Do children even know there’s a referendum being held on Saturday? Until a group in one Dublin secondary school was told about it two months ago, none of them had known it was on the cards.
Josh Sherlock (15), Ellie Tyndall (14), Kirsty Nolan (14) and Lucienne Palmer (14) are all third year students at Newpark Comprehensive. It was their Civil, Social and Political Education teacher, Susi French, who asked them in September if they knew there was to be a referendum about them on November 10th.
“The reaction I got was, ‘What referendum?’,” says French.
“They knew nothing about it. They decided they had better find out something. It has been really interesting for me to see how passionate they are about the issues, and about the fact no-one was asking them what they thought about it. They are very good at asking serious and searching questions.”
Kirsty speaks for all four when she says she was “really shocked” to hear about it. “I had never heard there was one and then to hear it was about us. We weren’t even told.

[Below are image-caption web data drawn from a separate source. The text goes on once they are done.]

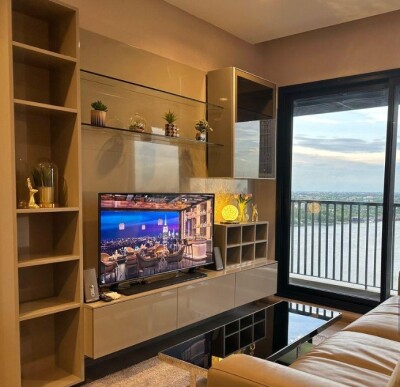 เดอะ โพลิแทน รีฟ / The Politan Rive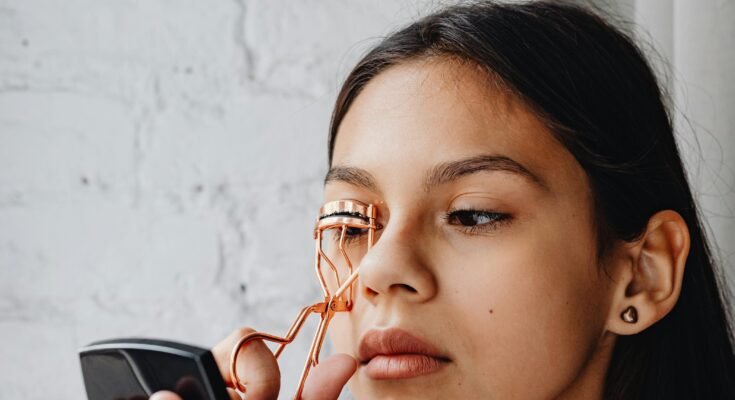 The Eyelash Curler: A Beauty Essential for Effortless Glam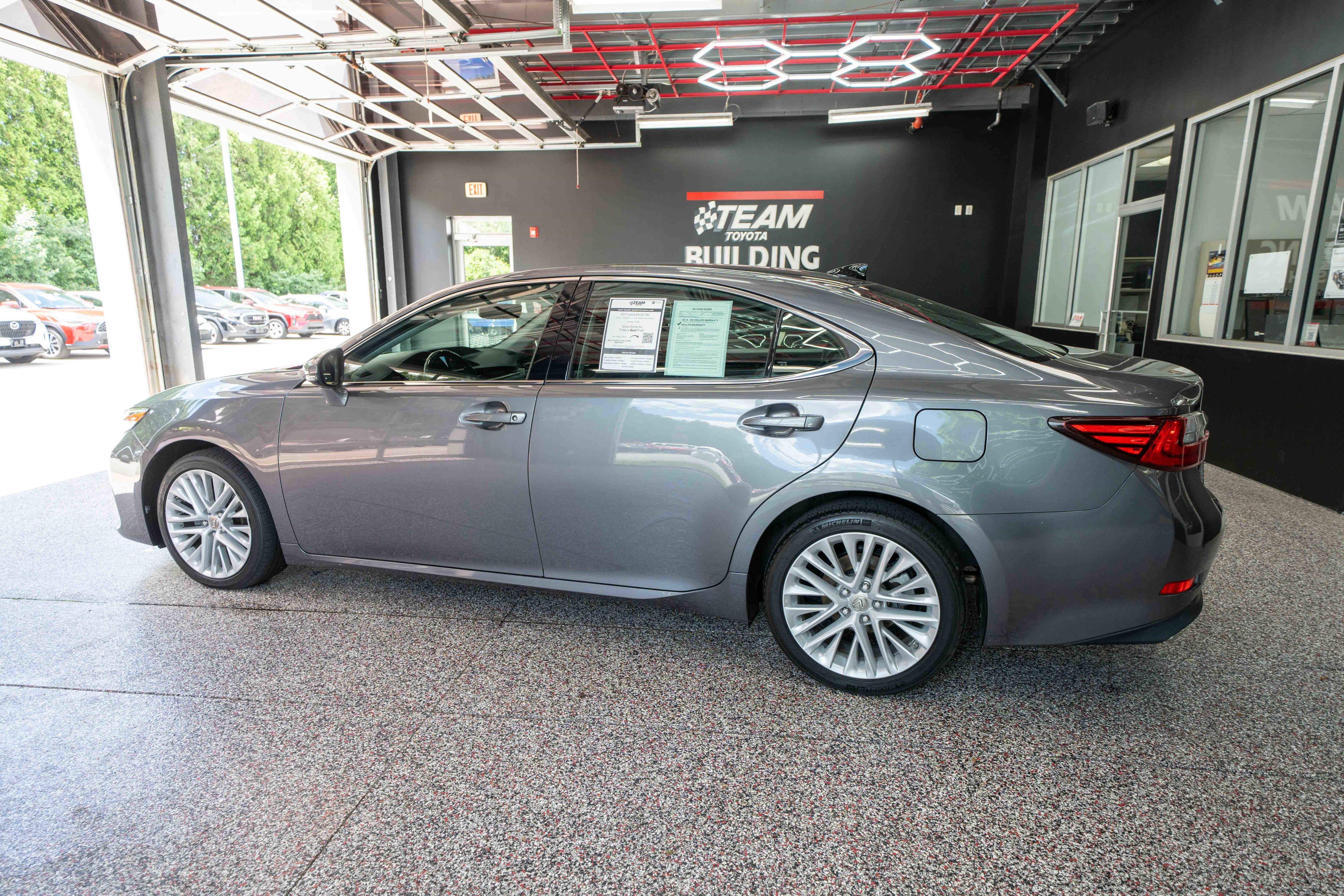 Used 2017 Lexus ES 350 w/ Luxury Package FWD image 2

And it affects us.”
Lucienne too says she was surprised that a referendum was being held on children and that children weren’t being included in the discussion on it. “I was appalled too to realise that even in the Constitution children are just to be seen and not heard, not listened to.”
Josh says he thought children had rights in Ireland. “Our parents are always telling us how lucky we are to live here and not in Africa and then it turns out we don’t actually have rights here.”
The discussions in class about this lack of visibility of children in the Constitution appear to have prompted in them some self-reflection on why, beyond just saying they should be listened to, they should indeed be heard.